[Start of Document passage]
[Rd] bug (PR#13570)
Duncan Murdoch
murdoch at stats.uwo.ca
Fri Mar 6 02:09:57 CET 2009
On 05/03/2009 9:42 AM, Ryan Hafen wrote:
> On Mar 5, 2009, at 7:59 AM, Prof Brian Ripley wrote:
>
>> On Thu, 5 Mar 2009, Peter Dalgaard wrote:
>>
>>> Prof Brian Ripley wrote:
>>>> Undortunately the example is random, so not really reproducible
>>>> (and I
>>>> see nothing wrong on my Mac). However, Linux valgrind on R-devel is
>>>> showing a problem:
>>>>
>>>> ==3973== Conditional jump or move depends on uninitialised value(s)
>>>> ==3973== at 0xD76017B: ehg141_ (loessf.f:532)
>>>> ==3973== by 0xD761600: lowesa_ (loessf.f:769)
>>>> ==3973== by 0xD736E47: loess_raw (loessc.c:117)
>>>>
>>>> (The uninitiialized value is in someone else's code and I suspect
>>>> it was
>>>> either never intended to work or never tested.) No essential
>>>> change has
>>>> been made to the loess code for many years.
>>>>
>>>> I would not have read the documentation to say that degree = 0 was a
>>>> reasonable value. It is not to my mind 'a polynomial surface', and
>>>> loess() is described as a 'local regression' for degree 1 or 2 in
>>>> the
>>>> reference. So unless anyone wants to bury their heads in that
>>>> code I
>>>> think a perfectly adequate fix would be to disallow degree = 0.
>>>> (I vaguely recall debating allowing in the code ca 10 years ago.)
>>> The code itself has
>>>
>>> if (!match(degree, 0:2, 0))
>>> stop("'degree' must be 0, 1 or 2")
>>>
>>> though. "Local fitting of a constant" essentially becomes kernel
>>> smoothing, right?
>> I do know the R code allows it: the question is whether it is worth
>> the effort of finding the problem(s) in the underlying c/dloess
>> code, whose manual (and our reference) is entirely about 1 or 2. I
>> am concerned that there may be other things lurking in the degree=0
>> case if it was never tested (in the netlib version: I am sure it was
>> only minmally tested through my R interface).
>>
>> I checked the original documentation on netlib and that says
>>
>> 29 DIM dimension of local regression
>> 1 constant
>> d+1 linear (default)
>> (d+2)(d+1)/2 quadratic
>> Modified by ehg127 if cdeg<tdeg.
[End of Document passage]
Write the next part of the loess bug thread, starting after the last line shown. The records have no connection to the loess bug thread.
[Start of Raw records]
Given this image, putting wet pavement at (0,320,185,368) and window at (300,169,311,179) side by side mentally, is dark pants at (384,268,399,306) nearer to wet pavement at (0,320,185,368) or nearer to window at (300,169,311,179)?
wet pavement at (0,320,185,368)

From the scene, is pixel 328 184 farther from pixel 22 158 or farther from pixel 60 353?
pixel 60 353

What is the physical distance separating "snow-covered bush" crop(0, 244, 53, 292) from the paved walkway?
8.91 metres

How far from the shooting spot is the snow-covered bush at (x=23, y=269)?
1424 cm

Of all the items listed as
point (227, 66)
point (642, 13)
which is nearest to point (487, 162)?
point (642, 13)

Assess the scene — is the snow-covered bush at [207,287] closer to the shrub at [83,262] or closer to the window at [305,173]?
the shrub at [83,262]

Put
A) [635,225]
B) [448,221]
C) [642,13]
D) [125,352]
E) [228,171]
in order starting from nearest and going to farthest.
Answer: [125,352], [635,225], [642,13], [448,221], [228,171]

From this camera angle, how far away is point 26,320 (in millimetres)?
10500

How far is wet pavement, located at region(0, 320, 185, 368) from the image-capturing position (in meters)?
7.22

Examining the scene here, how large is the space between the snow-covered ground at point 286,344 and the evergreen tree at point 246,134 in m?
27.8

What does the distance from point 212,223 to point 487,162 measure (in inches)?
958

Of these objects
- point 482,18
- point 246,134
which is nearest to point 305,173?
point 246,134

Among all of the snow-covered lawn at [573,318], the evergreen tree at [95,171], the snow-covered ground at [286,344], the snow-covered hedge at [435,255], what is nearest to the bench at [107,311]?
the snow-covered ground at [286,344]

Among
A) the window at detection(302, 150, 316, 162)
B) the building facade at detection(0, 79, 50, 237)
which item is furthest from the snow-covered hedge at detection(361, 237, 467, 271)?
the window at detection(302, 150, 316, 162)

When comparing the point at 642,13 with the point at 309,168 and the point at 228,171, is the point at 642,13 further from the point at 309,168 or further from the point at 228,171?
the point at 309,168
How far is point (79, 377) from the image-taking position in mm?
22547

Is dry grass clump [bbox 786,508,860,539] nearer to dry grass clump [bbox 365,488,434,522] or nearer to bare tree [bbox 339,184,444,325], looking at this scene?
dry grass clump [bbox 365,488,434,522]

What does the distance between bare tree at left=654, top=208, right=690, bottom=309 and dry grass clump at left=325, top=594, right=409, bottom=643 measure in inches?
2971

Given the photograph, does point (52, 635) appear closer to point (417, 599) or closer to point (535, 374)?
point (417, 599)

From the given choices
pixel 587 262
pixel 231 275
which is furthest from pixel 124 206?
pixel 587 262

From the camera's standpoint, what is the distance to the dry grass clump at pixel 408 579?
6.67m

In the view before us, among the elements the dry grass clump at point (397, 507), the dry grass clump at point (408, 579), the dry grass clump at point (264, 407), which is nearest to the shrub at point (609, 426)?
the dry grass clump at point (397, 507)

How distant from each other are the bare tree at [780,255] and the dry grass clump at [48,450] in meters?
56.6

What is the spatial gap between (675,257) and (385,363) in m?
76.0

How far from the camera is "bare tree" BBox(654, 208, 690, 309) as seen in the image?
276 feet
[End of Raw records]
• Task result
>>
>> which seems to confirm that degree = 0 was intended to be allowed,
>> and what I dimly recall from ca 1998 is debating whether the R code
>> should allow that or not.
>>
>> If left to me I would say I did not wish to continue to support
>> degree = 0.
>
> True. There are plenty of reasons why one wouldn't want to use
> degree=0 anyway. And I'm sure there are plenty of other simple ways
> to achieve the same effect.
>
> I ran into the problem because some code I'm planning on distributing
> as part of a paper submission "blends" partway down to degree 0
> smoothing at the endpoints to reduce the variance. The only bad
> effect of disallowing degree 0 is for anyone with code depending on
> it, although there are probably few that use it and better to disallow
> than to give an incorrect computation. I got around the problem by
> installing a modified loess by one of Cleveland's former students: https://centauri.stat.purdue.edu:98/loess/
> (but don't want to require others who use my code to do so as well).
>
> What is very strange to me is that it has been working fine in
> previous R versions (tested on 2.7.1 and 2.6.1) and nothing has
> changed in the loess source but yet it is having problems on 2.8.1.
> Would this suggest it not being a problem with the netlib code?
>
> Also strange that it reportedly works on Linux but not on Mac or
> Windows. On the mac, the effect was much smaller. With windows, it
> was predicting values like 2e215 whereas on the mac, you would almost
> believe the results were legitimate if you didn't think about the fact
> that a weighted moving average involving half the data shouldn't
> oscillate so much.
I think it's pretty clear that it's using an uninitialized value. On
other systems (and previous versions) we've just been lucky, and those
locations held values like 0.0 that didn't matter.
> If the consensus is to keep degree=0, I'd be happy to help try to find
> the problem or provide a test case or something. Thanks for looking
> into this.
I'd say right now the consensus among R core members is that nobody
wants to support degree=0, but if you're volunteering, the consensus
could change.
Duncan Murdoch
>
> Ryan
>
>
>
>>>
>>>> On Thu, 5 Mar 2009, Uwe Ligges wrote:
>>>>
>>>>> Berwin A Turlach wrote:
>>>>>> G'day Peter,
>>>>>>
>>>>>> On Thu, 05 Mar 2009 09:09:27 +0100
>>>>>> Peter Dalgaard <p.dalgaard at biostat.ku.dk> wrote:
>>>>>>
>>>>>>> rhafen at stat.purdue.edu wrote:
>>>>>>>> <<insert bug report here>>
>>>>>>>>
>>>>>>>> This is a CRITICAL bug!!! I have verified it in R 2.8.1 for mac
>>>>>>>> and for windows. The problem is with loess degree=0 smoothing.
>>>>>>>> For example, try the following:
>>>>>>>>
>>>>>>>> x <- 1:100
>>>>>>>> y <- rnorm(100)
>>>>>>>> plot(x, y)
>>>>>>>> lines(predict(loess(y ~ x, degree=0, span=0.5)))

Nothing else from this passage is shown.